More than 150,000 New Mexicans appear eligible for the automatic expungement of their past cannabis possession charges under a bill Gov. Michelle Lujan Grisham says she'll sign, according to a preliminary review by the state Department of Public Safety.
The previously unreported figure illuminates the scope of the drug war's impact on state residents. Many of them have struggled to secure housing, jobs and even federal student loans because of charges and convictions for offenses that will no longer be crimes under the provisions of a companion bill that legalizes the recreational use of cannabis for adults.
Lawmakers adopted both bills during a special session that ended April 1.
The number—154,791, to be exact—is far greater than previously believed, too. Legislators speculated that perhaps 4,000 people had been arrested annually for cannabis possession in recent years.

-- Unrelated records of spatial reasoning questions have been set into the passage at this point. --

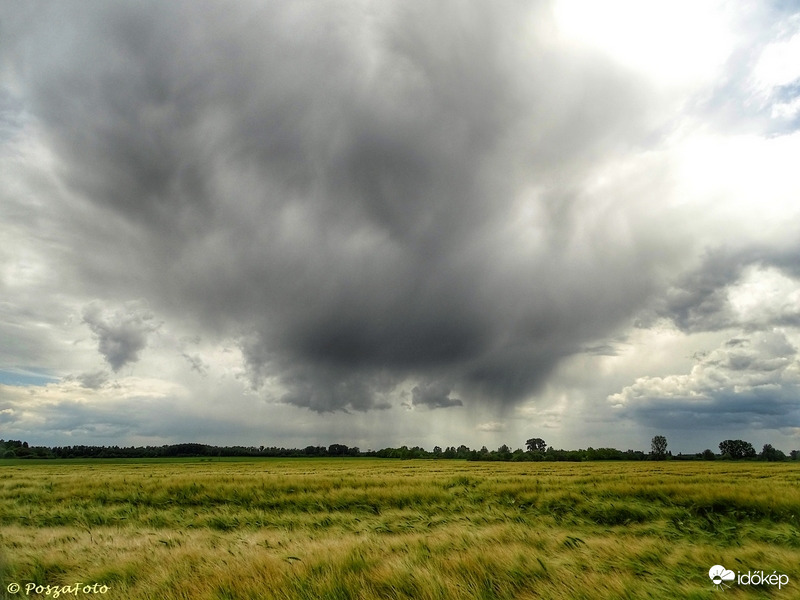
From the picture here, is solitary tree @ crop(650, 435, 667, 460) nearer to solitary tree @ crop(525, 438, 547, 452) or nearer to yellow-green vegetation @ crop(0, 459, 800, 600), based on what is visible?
solitary tree @ crop(525, 438, 547, 452)

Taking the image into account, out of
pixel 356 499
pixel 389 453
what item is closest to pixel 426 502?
pixel 356 499

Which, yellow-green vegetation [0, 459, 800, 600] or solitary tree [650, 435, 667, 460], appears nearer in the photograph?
yellow-green vegetation [0, 459, 800, 600]

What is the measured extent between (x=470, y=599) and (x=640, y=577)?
254 centimetres

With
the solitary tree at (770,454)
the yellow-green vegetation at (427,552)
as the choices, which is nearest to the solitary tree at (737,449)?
the solitary tree at (770,454)

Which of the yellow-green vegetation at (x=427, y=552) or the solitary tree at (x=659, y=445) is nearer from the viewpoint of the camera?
the yellow-green vegetation at (x=427, y=552)

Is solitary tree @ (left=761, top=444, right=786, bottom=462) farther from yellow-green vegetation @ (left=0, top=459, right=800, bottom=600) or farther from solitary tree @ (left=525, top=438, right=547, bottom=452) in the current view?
yellow-green vegetation @ (left=0, top=459, right=800, bottom=600)

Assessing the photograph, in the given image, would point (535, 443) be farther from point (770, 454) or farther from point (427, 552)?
→ point (427, 552)

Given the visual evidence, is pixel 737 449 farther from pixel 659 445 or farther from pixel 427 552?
pixel 427 552

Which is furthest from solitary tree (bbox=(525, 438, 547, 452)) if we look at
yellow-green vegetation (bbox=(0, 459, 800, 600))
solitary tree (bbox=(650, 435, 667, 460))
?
yellow-green vegetation (bbox=(0, 459, 800, 600))

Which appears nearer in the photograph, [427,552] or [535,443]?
[427,552]

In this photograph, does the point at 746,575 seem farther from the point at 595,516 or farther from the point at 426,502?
the point at 426,502

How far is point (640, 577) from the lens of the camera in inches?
224

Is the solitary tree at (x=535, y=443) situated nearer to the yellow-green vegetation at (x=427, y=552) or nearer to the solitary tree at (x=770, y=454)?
the solitary tree at (x=770, y=454)

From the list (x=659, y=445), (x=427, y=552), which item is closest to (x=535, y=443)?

The job of expunging—essentially walling off a criminal record from public view—will fall largely on DPS. Interim Secretary Tim Johnson and Records Bureau chief Regina Chacon acknowledge in an interview this week with SFR that it's a big, complex lift. And the clock is already ticking.
But they say the department is up to it.
"I believe we're going to get it done," Johnson says. "We get a lot of things on our plate over the years; we haven't knocked all of it out of the park, but we do the best job we can."
Expungement has long been an essential element of legalization for advocates and their allies in the Legislature, which passed a law in 2019 allowing people to petition a court to have certain past charges and convictions wiped.